EXERCISE 1: List every tool that the text on growing artichokes mentions for laying out, tilling, or trenching the rows.
EXERCISE 2: From the text on growing artichokes, return the passage starting at "Different varieties of" and ending at "in your garden.", copied word for word.

SUPPLIED PASSAGE:
━━━

Tips & Techniques for Growing Beets
 

 

Varieties of Artichokes

Different varieties of artichokes exists.   Artichokes can be heirloom or hybrid.  Some varieties seem to work better than others, especially if you are in an area with a short growing season.  Some years you may get healthy plants but no chokes.  This is partly due to the weather conditions and the type of plants chosen.  If this happens to you, select a different variety.  Also, the size of the plants that you set out can make a difference since some varieties of artichokes take a long time to make.  If you raise your own plants, you may want to start them from seed indoors about two or three months before you plan to put them in the ground. To aid in getting cokes on your plants, leave the plants outside for a few nights when the temperature is around 40 degrees before planting them in your garden.  

Preparing the Soil

Artichokes can be grown with little effort, if you plant them in rows. You will need to till the garden and mark off rows.  A string with a stick tied to each end can be used for creating straight rows.  If you cut the sticks to a length of the distance between rows, you can use the sticks to measure the location of the next row.  It will make tilling and weeding easier, if you make the middles slightly wider than your tiller.  Using a hoe, make a straight shallow trench beneath the string.  Once the rows have been marked off, you will want to dig holes about one and a half feet apart along the trench.  It is best to pour some water in each hole as you set out the plants.  You may also include about a table spoon full of regular commercial fertilizer, e.g. 12-12-12 garden fertilizer.

━━━

[Collected data entries]
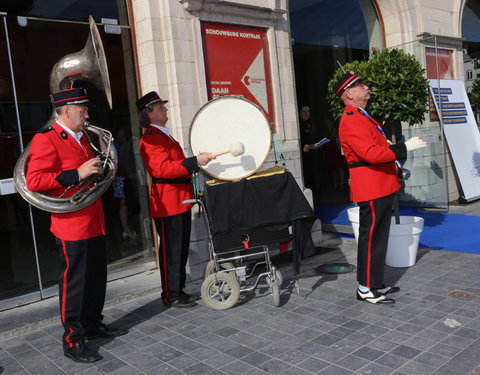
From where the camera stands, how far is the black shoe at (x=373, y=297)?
3959 millimetres

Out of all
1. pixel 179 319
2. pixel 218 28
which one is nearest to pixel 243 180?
pixel 179 319

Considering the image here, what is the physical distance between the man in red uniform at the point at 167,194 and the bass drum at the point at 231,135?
27 centimetres

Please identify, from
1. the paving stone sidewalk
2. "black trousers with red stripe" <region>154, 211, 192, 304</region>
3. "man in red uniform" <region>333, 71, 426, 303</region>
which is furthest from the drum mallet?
the paving stone sidewalk

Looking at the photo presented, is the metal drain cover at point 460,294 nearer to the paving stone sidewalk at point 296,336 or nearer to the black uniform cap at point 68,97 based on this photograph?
the paving stone sidewalk at point 296,336

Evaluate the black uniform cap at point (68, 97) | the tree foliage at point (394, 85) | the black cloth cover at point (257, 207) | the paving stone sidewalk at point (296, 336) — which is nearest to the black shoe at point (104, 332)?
the paving stone sidewalk at point (296, 336)

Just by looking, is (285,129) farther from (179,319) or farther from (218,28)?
(179,319)

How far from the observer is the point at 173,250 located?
13.9 feet

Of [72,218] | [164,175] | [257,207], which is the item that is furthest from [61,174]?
[257,207]

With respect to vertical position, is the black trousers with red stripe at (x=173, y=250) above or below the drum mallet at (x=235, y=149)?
below

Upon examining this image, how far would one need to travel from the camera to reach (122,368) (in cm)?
317

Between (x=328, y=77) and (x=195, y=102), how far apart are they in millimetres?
4350

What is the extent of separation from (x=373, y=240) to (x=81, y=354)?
95.1 inches

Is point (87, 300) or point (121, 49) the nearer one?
point (87, 300)

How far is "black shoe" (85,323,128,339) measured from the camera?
3688 mm
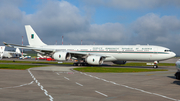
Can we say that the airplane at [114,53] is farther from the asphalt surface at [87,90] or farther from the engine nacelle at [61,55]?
the asphalt surface at [87,90]

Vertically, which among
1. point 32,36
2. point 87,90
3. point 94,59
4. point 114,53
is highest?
point 32,36

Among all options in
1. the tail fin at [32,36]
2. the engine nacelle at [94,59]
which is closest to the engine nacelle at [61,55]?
the engine nacelle at [94,59]

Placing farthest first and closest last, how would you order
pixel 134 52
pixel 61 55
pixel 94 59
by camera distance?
pixel 61 55
pixel 134 52
pixel 94 59

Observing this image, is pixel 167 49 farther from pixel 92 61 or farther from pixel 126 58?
pixel 92 61

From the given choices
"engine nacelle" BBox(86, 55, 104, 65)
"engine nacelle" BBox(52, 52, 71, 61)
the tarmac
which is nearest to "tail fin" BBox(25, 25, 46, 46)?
"engine nacelle" BBox(52, 52, 71, 61)

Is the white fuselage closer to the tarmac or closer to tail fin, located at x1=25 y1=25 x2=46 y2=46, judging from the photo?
tail fin, located at x1=25 y1=25 x2=46 y2=46

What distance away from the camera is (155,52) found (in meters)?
40.8

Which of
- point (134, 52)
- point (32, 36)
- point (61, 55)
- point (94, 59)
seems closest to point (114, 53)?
→ point (134, 52)

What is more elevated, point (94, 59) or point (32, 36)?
point (32, 36)

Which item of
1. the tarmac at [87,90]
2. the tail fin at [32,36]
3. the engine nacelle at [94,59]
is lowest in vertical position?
the tarmac at [87,90]

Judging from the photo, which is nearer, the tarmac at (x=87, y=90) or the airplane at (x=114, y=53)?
the tarmac at (x=87, y=90)

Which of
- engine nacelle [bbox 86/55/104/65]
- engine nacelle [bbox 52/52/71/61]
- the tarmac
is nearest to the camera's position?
the tarmac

━━━

TASK RESPONSE 1: String, sticks, tiller, hoe

TASK RESPONSE 2:
Different varieties of artichokes exists.   Artichokes can be heirloom or hybrid.  Some varieties seem to work better than others, especially if you are in an area with a short growing season.  Some years you may get healthy plants but no chokes.  This is partly due to the weather conditions and the type of plants chosen.  If this happens to you, select a different variety.  Also, the size of the plants that you set out can make a difference since some varieties of artichokes take a long time to make.  If you raise your own plants, you may want to start them from seed indoors about two or three months before you plan to put them in the ground. To aid in getting cokes on your plants, leave the plants outside for a few nights when the temperature is around 40 degrees before planting them in your garden.